Generalization Collapse Evidence: LESS is strong in-domain but collapses OOD; ADAPT preserves full diversity and refreshes with model state, remaining stable OOD.
Model-state Signal > Fixed Signal: ADAPT (dynamic embeddings) outperforms ADAPT-BM25 (static), proving adaptation to the evolving model state is key to generalization.
Implicit Curriculum is Emergent: Representations shift from coarse clustering to fine-grained differentiation without explicit scheduling.
Zero Overhead: Scoring is amortized within the training loop, ensuring total FLOPs are much lower than offline methods requiring proxy model retraining.

Highlights & Insights¶

Unified Perspective: Mapping selection, mixing, and reweighting to per-sample weights allows comparison on the same scale and introduces a fair FLOPs evaluation protocol.
Per-sample Learning Rate: Framing data curation as optimizer-level "step size" adjustment instead of data-level deletion avoids the diversity loss inherent in hard selection.
Position-Weighted Pooling: A clever trick to counteract decoder-only causal masking bias, applicable to any scenario requiring sentence embeddings from autoregressive models.
Global Sigmoid Gating: Replacing softmax batch normalization makes weights absolute rather than relative, providing robustness to batch compositions.

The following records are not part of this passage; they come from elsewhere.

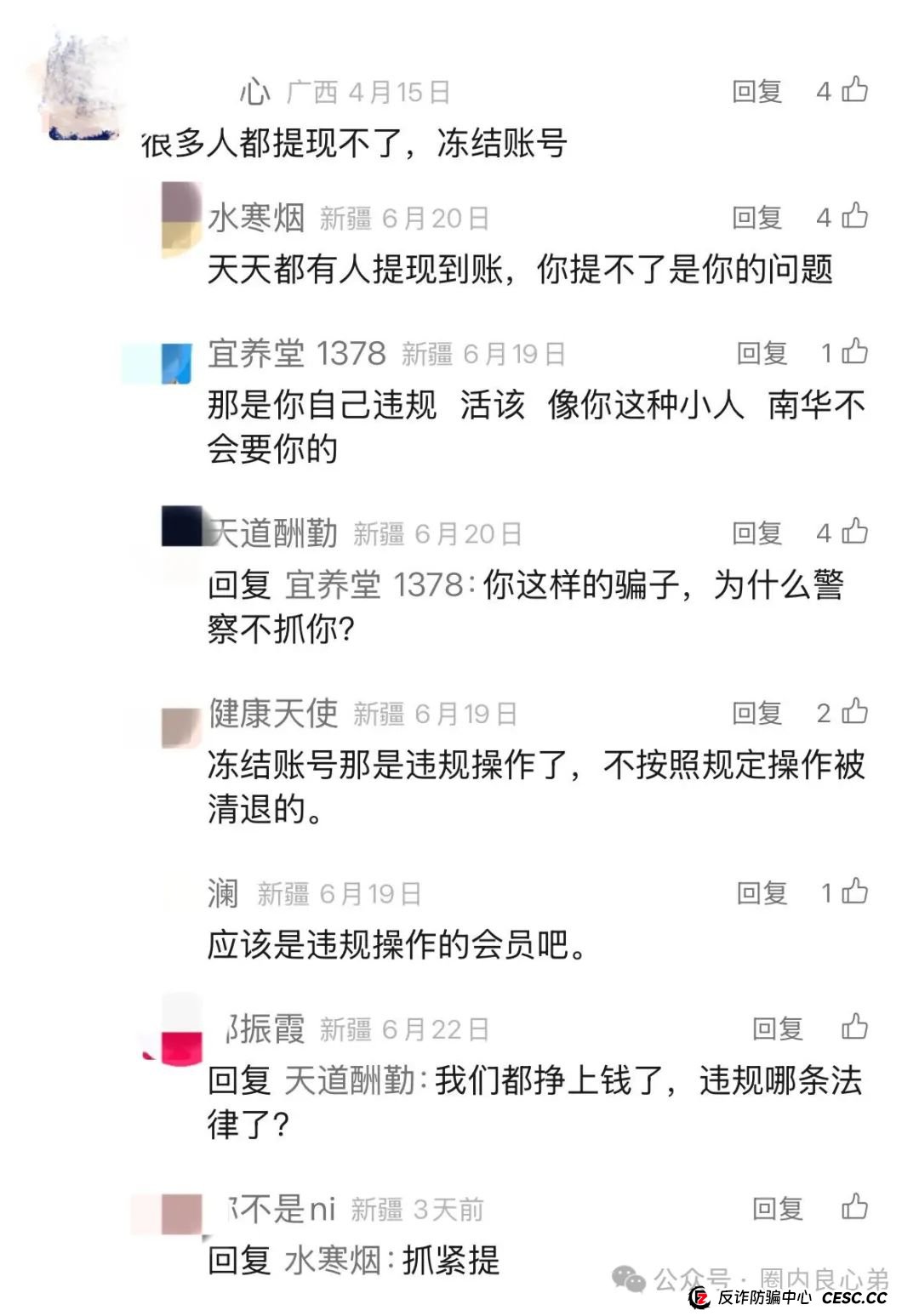 紧急预警：南华金融（鼎佩证券）股票跟单骗局，上亿资金被套，旁氏骗局再升级。(5)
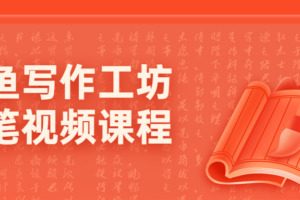 北鱼写作工坊文笔视频课程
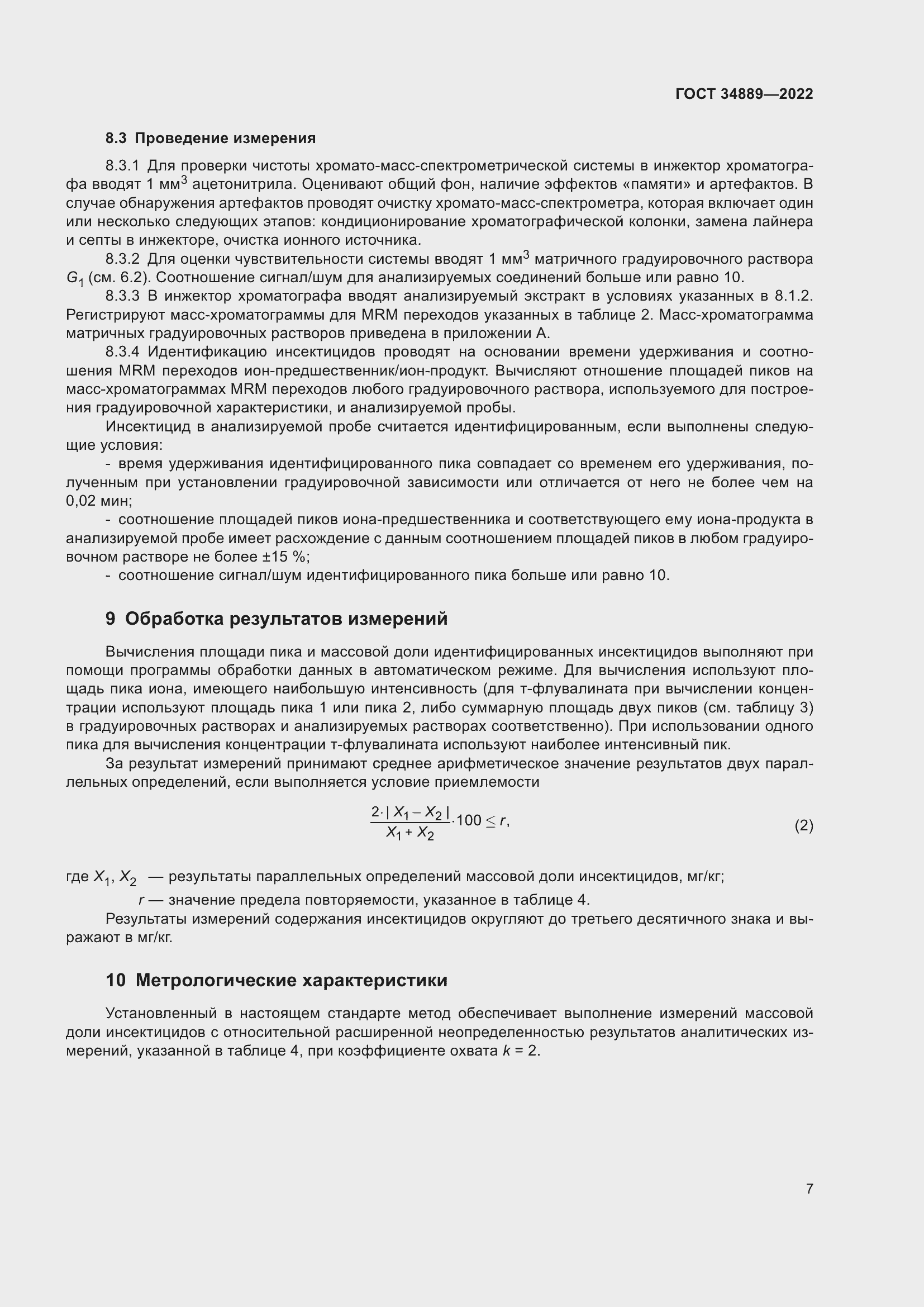 Страница 12 ГОСТ 34889-2022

Limitations & Future Work¶

Scale: Experiments only reach TinyLlama-120M and LoRA 7B; superiority on larger models remains unverified.
Dependency on Anchor Set: The signal essentially pulls the model toward the validation distribution; if the anchor set is poorly chosen, it might lead to narrow distributions.
Sensitivity: Limited scanning of hyperparameters like refresh interval \(R\), temperature \(\tau\), and clipping thresholds.
Data Ratio Control: The "0.501 effective ratio" is observed rather than controlled; how to predict or adjust this ratio in deployment is unclear.

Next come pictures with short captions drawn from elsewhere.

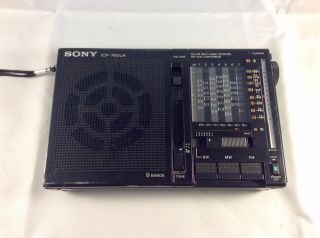 Vtg Sony Icf - 7600a Fm/mw/sw 9 Band Radio Receiver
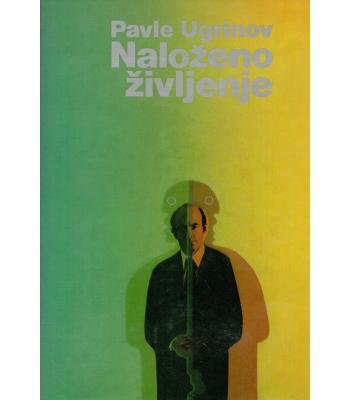 Naloženo življenje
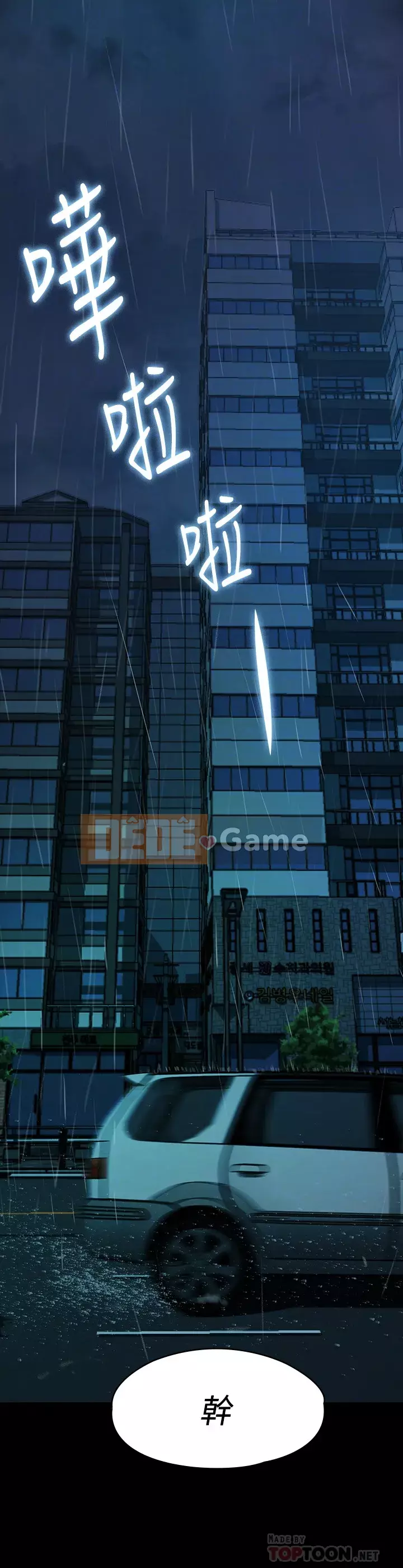 Chính mối quan hệ của chúng ta Chương 44-46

vs LESS: LESS uses proxy models for static gradient inner products and overfits in-domain; ADAPT uses online semantic similarity, is smoother, evolves with the model, and has significantly stronger OOD generalization with much lower overhead.
vs DoReMi / RegMix: These adjust sampling at the domain level using proxy models; ADAPT performs continuous weighting at the sample level without changing volume and yields higher Unseen generalization.
vs LinUpper: LinUpper weights based on normalized loss; ADAPT use similarity signals, avoiding loss noise and significantly outperforming LinUpper in pre-training Unseen benchmarks (33.73 vs 30.56).

Rating¶

Novelty: ⭐⭐⭐⭐⭐ High. Reconceptualizing curation as a unified "per-sample learning rate" is theoretical yet practical.
Experimental Thoroughness: ⭐⭐⭐⭐ Good coverage across instruction tuning and pre-training, though model scales are small.
Writing Quality: ⭐⭐⭐⭐ Clear chain of motivation-formalization-methodology.
Value: ⭐⭐⭐⭐⭐ High. Near-zero overhead, plug-and-play, and strong engineering utility.